● **What you should do**:
Recast the listing below as a Markdown table with the columns No. and Entry, numbering each line in order and omitting blank lines. Leave the pictures out of the table.
** Begin **
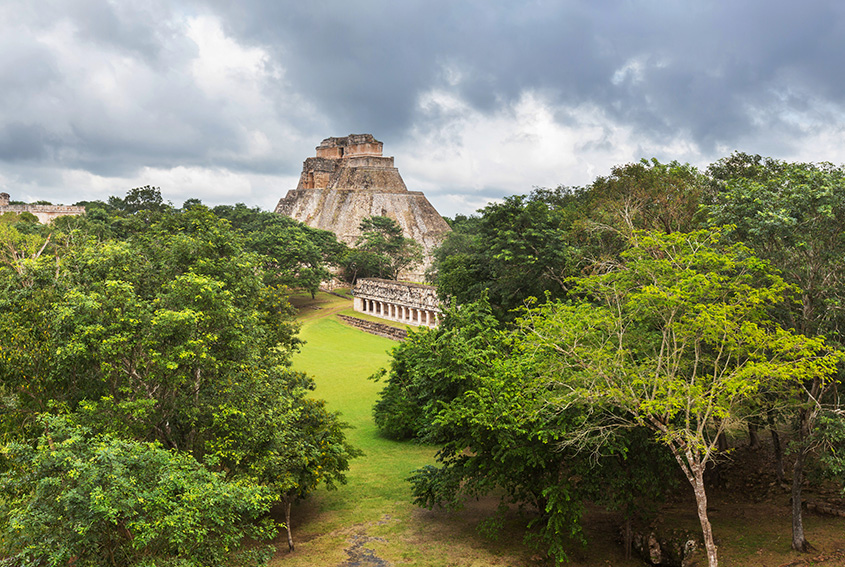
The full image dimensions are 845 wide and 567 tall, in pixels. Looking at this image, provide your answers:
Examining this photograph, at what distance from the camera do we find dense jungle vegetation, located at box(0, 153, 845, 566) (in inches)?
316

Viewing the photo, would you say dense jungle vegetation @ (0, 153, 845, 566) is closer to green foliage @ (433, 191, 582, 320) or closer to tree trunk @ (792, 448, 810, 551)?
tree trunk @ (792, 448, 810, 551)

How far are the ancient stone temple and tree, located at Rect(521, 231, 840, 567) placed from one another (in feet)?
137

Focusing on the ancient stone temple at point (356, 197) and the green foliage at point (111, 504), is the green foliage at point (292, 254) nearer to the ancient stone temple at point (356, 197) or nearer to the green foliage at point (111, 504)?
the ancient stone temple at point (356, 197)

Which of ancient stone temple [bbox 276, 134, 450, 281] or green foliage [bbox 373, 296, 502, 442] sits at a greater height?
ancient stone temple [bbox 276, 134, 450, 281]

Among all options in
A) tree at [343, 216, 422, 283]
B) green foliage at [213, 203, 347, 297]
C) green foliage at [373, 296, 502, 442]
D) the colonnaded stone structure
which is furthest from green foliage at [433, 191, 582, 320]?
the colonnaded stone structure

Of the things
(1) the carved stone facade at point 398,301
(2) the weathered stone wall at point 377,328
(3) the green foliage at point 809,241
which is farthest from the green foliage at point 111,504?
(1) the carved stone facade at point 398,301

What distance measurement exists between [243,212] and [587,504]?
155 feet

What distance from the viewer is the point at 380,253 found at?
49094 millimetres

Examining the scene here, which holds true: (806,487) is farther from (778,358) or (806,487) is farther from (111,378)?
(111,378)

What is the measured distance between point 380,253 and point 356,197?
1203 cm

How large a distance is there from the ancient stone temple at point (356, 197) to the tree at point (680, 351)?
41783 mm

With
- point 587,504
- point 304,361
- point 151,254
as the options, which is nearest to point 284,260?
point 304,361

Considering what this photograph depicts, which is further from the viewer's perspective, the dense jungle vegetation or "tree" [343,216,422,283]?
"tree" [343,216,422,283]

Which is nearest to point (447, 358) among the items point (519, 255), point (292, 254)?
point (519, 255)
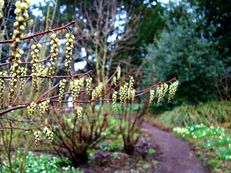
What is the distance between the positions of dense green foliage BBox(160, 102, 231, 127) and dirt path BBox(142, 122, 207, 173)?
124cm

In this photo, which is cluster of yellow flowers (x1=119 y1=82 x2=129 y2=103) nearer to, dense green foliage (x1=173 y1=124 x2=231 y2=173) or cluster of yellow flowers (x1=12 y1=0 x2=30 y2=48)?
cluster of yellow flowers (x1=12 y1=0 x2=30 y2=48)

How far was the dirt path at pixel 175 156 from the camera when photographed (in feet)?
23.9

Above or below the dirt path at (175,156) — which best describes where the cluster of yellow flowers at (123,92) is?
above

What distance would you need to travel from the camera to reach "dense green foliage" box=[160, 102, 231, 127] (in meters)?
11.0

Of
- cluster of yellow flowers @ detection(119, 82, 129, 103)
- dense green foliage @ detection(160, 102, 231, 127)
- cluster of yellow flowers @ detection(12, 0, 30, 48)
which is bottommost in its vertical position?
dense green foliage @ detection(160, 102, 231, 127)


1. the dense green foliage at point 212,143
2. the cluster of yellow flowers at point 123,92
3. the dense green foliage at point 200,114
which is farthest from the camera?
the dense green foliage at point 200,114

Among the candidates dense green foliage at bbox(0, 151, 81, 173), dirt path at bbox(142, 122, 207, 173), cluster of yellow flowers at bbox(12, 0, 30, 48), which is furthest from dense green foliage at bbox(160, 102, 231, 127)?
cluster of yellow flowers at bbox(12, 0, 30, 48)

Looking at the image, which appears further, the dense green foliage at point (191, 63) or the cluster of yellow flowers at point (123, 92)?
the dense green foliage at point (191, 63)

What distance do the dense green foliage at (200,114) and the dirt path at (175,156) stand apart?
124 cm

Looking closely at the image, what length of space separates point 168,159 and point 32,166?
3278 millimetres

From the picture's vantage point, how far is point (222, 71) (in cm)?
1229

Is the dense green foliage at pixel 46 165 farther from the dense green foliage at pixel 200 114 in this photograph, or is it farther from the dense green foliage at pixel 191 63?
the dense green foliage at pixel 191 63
** End **
● **Exercise response**:
| No. | Entry |
|---|---|
| 1 | The full image dimensions are 845 wide and 567 tall, in pixels. Looking at this image, provide your answers: |
| 2 | Examining this photograph, at what distance from the camera do we find dense jungle vegetation, located at box(0, 153, 845, 566) (in inches)? |
| 3 | 316 |
| 4 | Viewing the photo, would you say dense jungle vegetation @ (0, 153, 845, 566) is closer to green foliage @ (433, 191, 582, 320) or closer to tree trunk @ (792, 448, 810, 551)? |
| 5 | tree trunk @ (792, 448, 810, 551) |
| 6 | How far are the ancient stone temple and tree, located at Rect(521, 231, 840, 567) placed from one another (in feet)? |
| 7 | 137 |
| 8 | Focusing on the ancient stone temple at point (356, 197) and the green foliage at point (111, 504), is the green foliage at point (292, 254) nearer to the ancient stone temple at point (356, 197) or nearer to the green foliage at point (111, 504)? |
| 9 | the ancient stone temple at point (356, 197) |
| 10 | Which of ancient stone temple [bbox 276, 134, 450, 281] or green foliage [bbox 373, 296, 502, 442] sits at a greater height? |
| 11 | ancient stone temple [bbox 276, 134, 450, 281] |
| 12 | Among all options in |
| 13 | A) tree at [343, 216, 422, 283] |
| 14 | B) green foliage at [213, 203, 347, 297] |
| 15 | C) green foliage at [373, 296, 502, 442] |
| 16 | D) the colonnaded stone structure |
| 17 | which is furthest from green foliage at [433, 191, 582, 320]? |
| 18 | the colonnaded stone structure |
| 19 | Of the things |
| 20 | (1) the carved stone facade at point 398,301 |
| 21 | (2) the weathered stone wall at point 377,328 |
| 22 | (3) the green foliage at point 809,241 |
| 23 | which is farthest from the green foliage at point 111,504? |
| 24 | (1) the carved stone facade at point 398,301 |
| 25 | What distance measurement exists between [243,212] and [587,504]? |
| 26 | 155 feet |
| 27 | What distance from the viewer is the point at 380,253 found at? |
| 28 | 49094 millimetres |
| 29 | Examining the scene here, which holds true: (806,487) is farther from (778,358) or (806,487) is farther from (111,378)? |
| 30 | (111,378) |
| 31 | What is the measured distance between point 380,253 and point 356,197? |
| 32 | 1203 cm |
| 33 | How large a distance is there from the ancient stone temple at point (356, 197) to the tree at point (680, 351)? |
| 34 | 41783 mm |
| 35 | With |
| 36 | - point 587,504 |
| 37 | - point 304,361 |
| 38 | - point 151,254 |
| 39 | as the options, which is nearest to point 284,260? |
| 40 | point 304,361 |
| 41 | Considering what this photograph depicts, which is further from the viewer's perspective, the dense jungle vegetation or "tree" [343,216,422,283]? |
| 42 | "tree" [343,216,422,283] |
| 43 | Which is nearest to point (447, 358) among the items point (519, 255), point (292, 254)? |
| 44 | point (519, 255) |
| 45 | What is the distance between the positions of dense green foliage BBox(160, 102, 231, 127) and dirt path BBox(142, 122, 207, 173)? |
| 46 | 124cm |
| 47 | In this photo, which is cluster of yellow flowers (x1=119 y1=82 x2=129 y2=103) nearer to, dense green foliage (x1=173 y1=124 x2=231 y2=173) or cluster of yellow flowers (x1=12 y1=0 x2=30 y2=48)? |
| 48 | cluster of yellow flowers (x1=12 y1=0 x2=30 y2=48) |
| 49 | How far was the dirt path at pixel 175 156 from the camera when photographed (in feet)? |
| 50 | 23.9 |
| 51 | Above or below the dirt path at (175,156) — which best describes where the cluster of yellow flowers at (123,92) is? |
| 52 | above |
| 53 | What distance would you need to travel from the camera to reach "dense green foliage" box=[160, 102, 231, 127] (in meters)? |
| 54 | 11.0 |
| 55 | Of |
| 56 | - cluster of yellow flowers @ detection(119, 82, 129, 103) |
| 57 | - dense green foliage @ detection(160, 102, 231, 127) |
| 58 | - cluster of yellow flowers @ detection(12, 0, 30, 48) |
| 59 | which is bottommost in its vertical position? |
| 60 | dense green foliage @ detection(160, 102, 231, 127) |
| 61 | 1. the dense green foliage at point 212,143 |
| 62 | 2. the cluster of yellow flowers at point 123,92 |
| 63 | 3. the dense green foliage at point 200,114 |
| 64 | which is farthest from the camera? |
| 65 | the dense green foliage at point 200,114 |
| 66 | Among the candidates dense green foliage at bbox(0, 151, 81, 173), dirt path at bbox(142, 122, 207, 173), cluster of yellow flowers at bbox(12, 0, 30, 48), which is furthest from dense green foliage at bbox(160, 102, 231, 127)? |
| 67 | cluster of yellow flowers at bbox(12, 0, 30, 48) |
| 68 | Looking at the image, which appears further, the dense green foliage at point (191, 63) or the cluster of yellow flowers at point (123, 92)? |
| 69 | the dense green foliage at point (191, 63) |
| 70 | What distance do the dense green foliage at (200,114) and the dirt path at (175,156) stand apart? |
| 71 | 124 cm |
| 72 | Looking closely at the image, what length of space separates point 168,159 and point 32,166? |
| 73 | 3278 millimetres |
| 74 | From the picture's vantage point, how far is point (222, 71) (in cm)? |
| 75 | 1229 |
| 76 | Is the dense green foliage at pixel 46 165 farther from the dense green foliage at pixel 200 114 in this photograph, or is it farther from the dense green foliage at pixel 191 63? |
| 77 | the dense green foliage at pixel 191 63 |